Oct 5, 2011

michaelchicks

On Michaelmas morning, I got the call. Our chicks had arrived. All 116 of them.


I had two hours before the festival to pick them up at the post office, finish constructing their kennel, set up their heat lamps and feed/water stations, teach them to drink, and make sure they were safe and warm and alive.

I couldn't do it. I had the wrong size of nails, it was raining, the roofing material required two people to lift it...

So half a dozen friends ran down the hill to help me handle dozens of fragile chicks. Jen, Evelyn, and Susan dipped the birds' beaks in the water, before dropping them into the kennel. The tiny chicks popped out from the chicken wire so Olan attached reinforcements while Evelyn helped with the roof.

It takes a village, y'know.


 The chicks arrived on the first rainy day of autumn, and it hasn't stopped raining since. A tarp is keeping them dry and lamps are keeping them warm, but one bulb blew from water in the outlet.

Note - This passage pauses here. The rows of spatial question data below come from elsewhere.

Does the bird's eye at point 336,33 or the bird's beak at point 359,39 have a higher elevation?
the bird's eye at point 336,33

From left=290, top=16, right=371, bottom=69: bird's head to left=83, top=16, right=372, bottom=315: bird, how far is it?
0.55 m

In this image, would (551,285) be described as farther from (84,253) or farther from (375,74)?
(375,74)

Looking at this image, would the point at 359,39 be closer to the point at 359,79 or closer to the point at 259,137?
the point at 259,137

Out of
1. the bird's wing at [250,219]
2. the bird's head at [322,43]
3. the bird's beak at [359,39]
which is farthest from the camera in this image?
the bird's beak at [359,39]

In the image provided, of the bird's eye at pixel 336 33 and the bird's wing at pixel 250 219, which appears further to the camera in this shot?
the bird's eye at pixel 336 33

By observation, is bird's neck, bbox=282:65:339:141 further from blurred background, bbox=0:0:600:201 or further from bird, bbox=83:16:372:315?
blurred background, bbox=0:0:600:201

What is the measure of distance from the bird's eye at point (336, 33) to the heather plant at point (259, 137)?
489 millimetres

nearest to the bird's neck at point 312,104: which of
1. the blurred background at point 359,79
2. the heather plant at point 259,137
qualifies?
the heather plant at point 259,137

Still, we lost only one chick in the first five days. For 116 birds, that's not bad.

Another chick is dying now, a runty Buff named Pollito. She is the only bird I've named so far. She's resting in a tiny pot next to me right now, her eyes already glazed over, the blood gone from her extremities. I know she's going to die, but she keeps fooling me. She lets out a string of lively peeps, flaps her wing buds, and then flops over again, closes her eyes, goes still. I touch her, asking if she's gone now, and she peeps at me, opens her eyes a crack, petulantly asserting her continued existence.

I keep her warm in my hand, wondering if she will come around despite every sign of death in her fragile bones. If she does, I promise her, she'll live a long and healthy life, long after she stops laying.


At one time I believed that farmers only care about animals in terms of profit or loss, and they will neglect an animal as badly as they can until profitability is impacted. No doubt, there is a threshold at which it's impossible to discern one animal from another, to treat them as individuals -- horrific abuses are endemic to factory farming. But on a small scale, it's possible to stay human, to remember our responsibilities and sustain our ancient relationships with these animals.

My remaining layer flock was killed last week -- five birds strewn about on the grass, necks broken, half-eaten -- and I cried not because I have to buy eggs now, but because I loved those girls and I'll miss seeing their funny little faces. Pollito is just one chick among many, she's a runt, and maybe someone else would consider her expendable, not even worthy of a number, but she's a real living being to me, her own true self, and I'm sorry to see her go.

Many of these birds will be eaten, but they aren't numbers or dollar signs to me. The day they become such is the day I give up this work.